11:57, June 25 64 0 theguardian.com

2019-06-25 11:57:06
Ukrainian tycoon can be extradited to US, Austrian court rules

Austria’s highest court has upheld a decision making it possible to extradite the Ukrainian tycoon Dmytro Firtash, paving the way for him to face bribery-related charges in the United States.

Before his 2014 arrest, Firtash wielded significant political influence in Ukraine, where he had made a fortune from deals to import gas from Russia and central Asia and built a business empire worth billions.

He was a close confidant of the former Ukrainian president Viktor Yanukovych, who was ousted in the Maidan revolution in February 2014, and is also a former business partner of Paul Manafort, the Trump campaign manager who has since been jailed for fraud.

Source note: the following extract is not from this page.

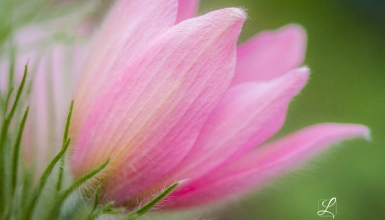 fotografije-cvijeca-021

A US grand jury indicted the Ukrainian businessman and five others on suspicion of bribing Indian government officials in deals involving supplies of titanium that could have affected the aircraft manufacturer Boeing.

Firtash has denied any wrongdoing in his case and has said the charges against him are politically motivated.

His lawyers have also said the US should not have jurisdiction in the case. An Austrian court in 2015 agreed with him, declining a US request for extradition, but that decision was reversed by a higher court in 2017 and upheld in a decision on Tuesday.

“We are disappointed in today’s decision by the Austrian supreme court,” his lawyers said in a statement. “In any event, nothing has changed regarding Mr Firtash’s innocence and the absence of evidence that he is guilty of any crime.”

Austria’s justice minister will make a final decision whether to turn Firtash over to a federal court in Chicago.

Firtash posted a record bail bond of £100m but had been barred from leaving Austria while the extradition case was ongoing.

Firtash’s arrest has largely kept him out of politics in Ukraine since the 2014 revolution and led to speculation that the criminal case against him was politically motivated.

In a 2016 interview with the Guardian, Firtash had denied pushing Russian interests in Ukraine but did say he had called on others to have closer talks with Russia.

“I told everyone we should bring Russia to the table and discuss it all together,” says Firtash. “People say I want to swap democracy for cheap gas – I want to have both. I would like to have European values. But let’s be honest, if we turn one way or the other, we lose a lot. We can’t be without Russia, because for us it’s a huge market. But we don’t want to lose Europe either. Why do we have to choose?”